MPEG is designed for lossy compression. It's just designed so that you won't notice the compression unless the video is highly compressed. Given the desire to keep adding more channels I don't think you will ever see uncompressed HD video on cable or satellite.
To get back to what you probably meant to say, I don't think you will see lossless HD video on cable or satellite. Maybe a channel or two for special events but the majority will be heavily compressed so they can put in more HD channels. Now with Switched Digital Video they might could go to uncompressed video, or lossless compressed video but I doubt that will happen.


davoice

join:2000-08-12
Saxapahaw, NC
·Comporium

For most people the compression isn't visible. What is visible is how well the signal is handled before and after it gets compressed.

A first generation transcode of a 1080i uncompressed feed compressed w/ MPEG4 looks pretty much as stunning as the original (except for fast motion).

The big problem is that in most cases the cable company (and the satellite providers to some extent) is recompressing and retranscoding a signal that has already been compressed or degraded somewhere else along the way.

Here, DirecTV and DishNetwork have an advantage when it comes to national channels. They only have to get the original signal back to 1 main location. For the cable companies they need that same national signal available to each and every head-end. That enables the satellite companies to spend a little more to get a good signal back for those channels - i.e. direct fiber feeds from the originating programmers instead of pulling it off of c-band or similar.

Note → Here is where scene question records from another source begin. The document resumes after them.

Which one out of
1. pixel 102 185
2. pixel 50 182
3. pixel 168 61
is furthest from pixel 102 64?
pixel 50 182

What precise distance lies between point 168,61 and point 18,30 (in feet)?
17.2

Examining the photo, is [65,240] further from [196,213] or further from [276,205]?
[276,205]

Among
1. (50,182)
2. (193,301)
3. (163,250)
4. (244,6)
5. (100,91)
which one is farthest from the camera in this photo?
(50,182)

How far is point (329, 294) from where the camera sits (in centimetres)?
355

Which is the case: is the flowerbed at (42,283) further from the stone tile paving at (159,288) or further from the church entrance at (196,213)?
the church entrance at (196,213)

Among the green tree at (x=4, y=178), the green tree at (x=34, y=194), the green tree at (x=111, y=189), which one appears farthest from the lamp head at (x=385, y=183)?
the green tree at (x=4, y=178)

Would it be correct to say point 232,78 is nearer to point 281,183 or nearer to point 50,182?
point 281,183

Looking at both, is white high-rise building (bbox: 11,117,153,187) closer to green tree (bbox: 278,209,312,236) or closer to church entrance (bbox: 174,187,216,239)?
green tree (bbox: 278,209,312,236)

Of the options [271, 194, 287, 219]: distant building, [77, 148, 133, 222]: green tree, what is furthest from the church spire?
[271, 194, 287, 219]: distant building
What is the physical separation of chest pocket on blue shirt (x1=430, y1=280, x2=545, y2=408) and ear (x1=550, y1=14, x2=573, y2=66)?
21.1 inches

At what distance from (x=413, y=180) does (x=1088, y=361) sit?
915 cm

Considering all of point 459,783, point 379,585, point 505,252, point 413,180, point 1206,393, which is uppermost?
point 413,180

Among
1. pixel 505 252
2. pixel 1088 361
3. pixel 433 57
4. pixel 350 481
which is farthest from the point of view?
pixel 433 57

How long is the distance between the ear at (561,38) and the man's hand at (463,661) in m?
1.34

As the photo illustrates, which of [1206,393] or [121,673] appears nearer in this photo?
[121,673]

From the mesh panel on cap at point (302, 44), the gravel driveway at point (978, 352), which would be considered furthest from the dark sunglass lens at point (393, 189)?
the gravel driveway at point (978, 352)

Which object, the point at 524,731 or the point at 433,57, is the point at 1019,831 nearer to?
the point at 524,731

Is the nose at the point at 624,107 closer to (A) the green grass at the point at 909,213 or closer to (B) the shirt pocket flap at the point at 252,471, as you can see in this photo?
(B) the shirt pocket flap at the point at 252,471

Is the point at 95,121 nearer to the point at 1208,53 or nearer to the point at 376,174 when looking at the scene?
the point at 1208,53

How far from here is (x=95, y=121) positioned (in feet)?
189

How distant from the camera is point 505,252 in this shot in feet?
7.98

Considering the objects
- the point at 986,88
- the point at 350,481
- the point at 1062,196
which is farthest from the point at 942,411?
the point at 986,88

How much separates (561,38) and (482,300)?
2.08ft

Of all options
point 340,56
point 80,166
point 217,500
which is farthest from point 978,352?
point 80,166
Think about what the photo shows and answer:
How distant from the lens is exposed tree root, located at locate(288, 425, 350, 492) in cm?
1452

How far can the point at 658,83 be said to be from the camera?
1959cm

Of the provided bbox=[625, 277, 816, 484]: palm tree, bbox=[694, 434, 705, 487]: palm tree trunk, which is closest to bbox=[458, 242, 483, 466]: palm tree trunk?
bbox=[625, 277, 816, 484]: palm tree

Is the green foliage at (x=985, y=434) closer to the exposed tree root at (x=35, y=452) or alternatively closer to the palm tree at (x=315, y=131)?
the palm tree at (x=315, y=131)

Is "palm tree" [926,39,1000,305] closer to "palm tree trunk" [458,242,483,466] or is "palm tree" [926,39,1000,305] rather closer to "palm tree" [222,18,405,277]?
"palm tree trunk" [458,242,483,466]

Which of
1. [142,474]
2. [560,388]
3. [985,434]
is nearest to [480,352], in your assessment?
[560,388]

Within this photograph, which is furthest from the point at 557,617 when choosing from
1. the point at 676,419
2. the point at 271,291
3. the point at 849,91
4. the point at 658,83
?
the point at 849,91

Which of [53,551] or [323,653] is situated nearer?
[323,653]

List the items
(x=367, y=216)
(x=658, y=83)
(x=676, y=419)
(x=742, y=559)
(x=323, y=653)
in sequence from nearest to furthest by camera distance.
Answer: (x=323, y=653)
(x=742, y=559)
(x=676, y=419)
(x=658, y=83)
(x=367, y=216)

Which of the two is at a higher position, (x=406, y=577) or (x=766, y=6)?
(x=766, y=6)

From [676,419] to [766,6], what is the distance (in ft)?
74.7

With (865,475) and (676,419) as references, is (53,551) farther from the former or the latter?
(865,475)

Now for local channels it's the opposite. Satellite companies have to push all these local broadcasts back to their main hub. Pulling all those locals in costs a lot of money. To maximize capacity, most of them are highly compressed in transit. The cable companies can pull the native format signal out of the air locally with much less trouble and potentially no backhaul. Or for larger/remote cities they may have a fiber feed from the local TV station.